What needs to be done.
Return the material below in full and exactly.

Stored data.
****************

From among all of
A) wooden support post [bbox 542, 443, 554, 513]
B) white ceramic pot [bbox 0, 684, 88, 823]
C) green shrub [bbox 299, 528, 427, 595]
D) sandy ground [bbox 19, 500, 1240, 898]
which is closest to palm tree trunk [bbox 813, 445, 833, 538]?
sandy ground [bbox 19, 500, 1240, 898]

****************

Result.
From among all of
A) wooden support post [bbox 542, 443, 554, 513]
B) white ceramic pot [bbox 0, 684, 88, 823]
C) green shrub [bbox 299, 528, 427, 595]
D) sandy ground [bbox 19, 500, 1240, 898]
which is closest to palm tree trunk [bbox 813, 445, 833, 538]?
sandy ground [bbox 19, 500, 1240, 898]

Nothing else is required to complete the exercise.